WHAT TO WORK ON
Give again, unaltered, the line with "La boite à musique" and all lines that follow it in the listing below, minus any pictures.

DATA EXCERPT
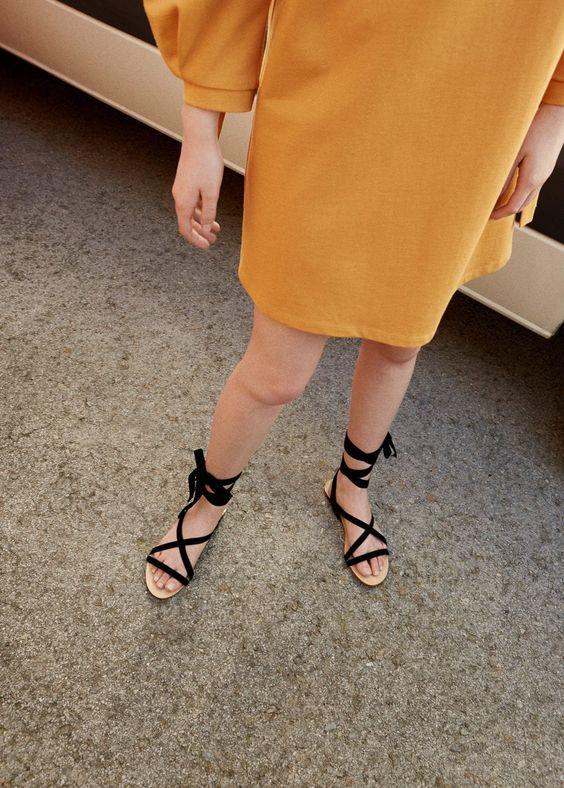 Estilo Escandinavo: 5 dicas para adotar! #Estilo #Escandinavo: #5 #dicas para #adotar | #países #nórdicos #moda #estilo #de #vida #popular #culturas #qualidade #TrendyNotes #look #escandinavo #dicas #Dinamarca #Suécia #hygge #felicidade #pequenas #coisas #diaadia #linhas #simples #tons #discretos #máxima #lessismore #closet #Sandálias #rasas #calçado #verão #preferido #Super #prático #confortável #fresh #SANDÁLIA #tiras #veludo #mango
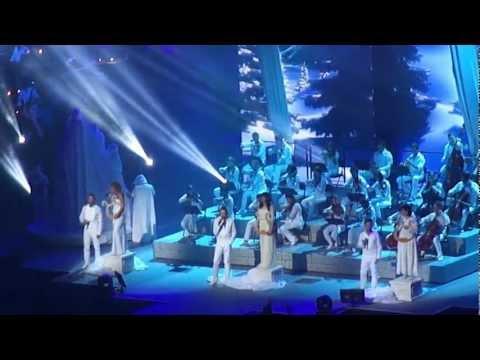 La boite à musique (les Enfoirés 2013) - L'ouverture (Bercy 23/01/2013)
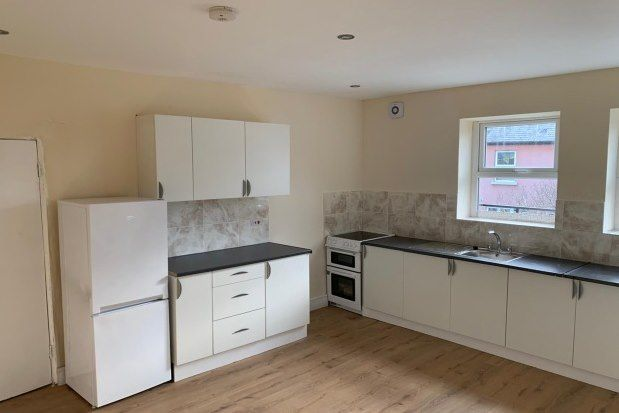 Thumbnail Flat to rent in Oldham Street, Hyde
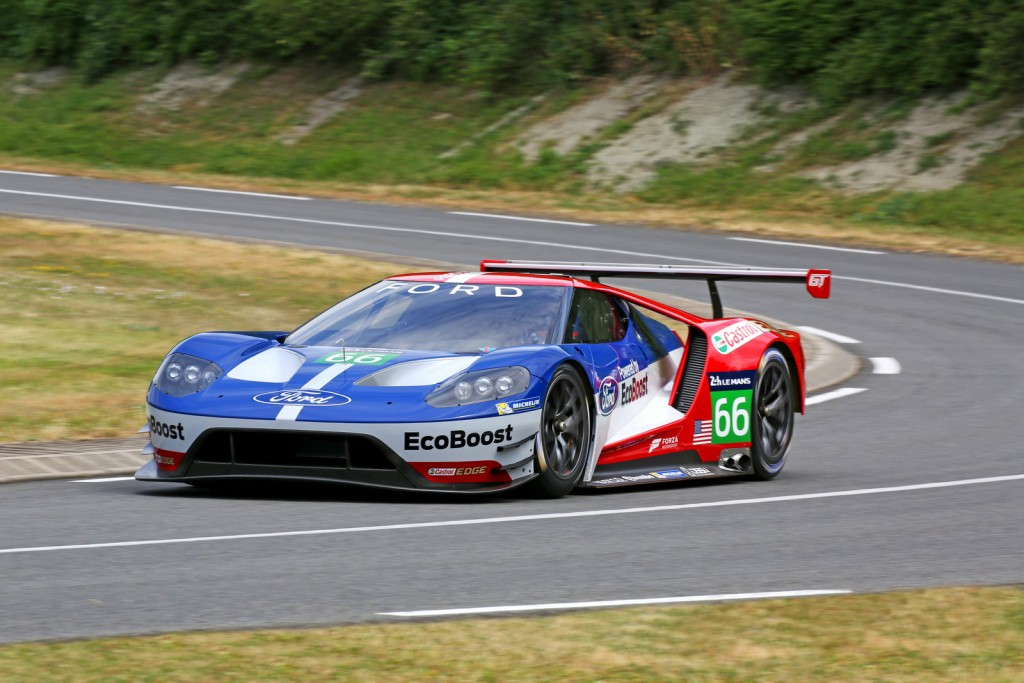 Ford-GT-LM-GTE-Pro-2016-13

ANSWER
 La boite à musique (les Enfoirés 2013) - L'ouverture (Bercy 23/01/2013)
 Thumbnail Flat to rent in Oldham Street, Hyde
 Ford-GT-LM-GTE-Pro-2016-13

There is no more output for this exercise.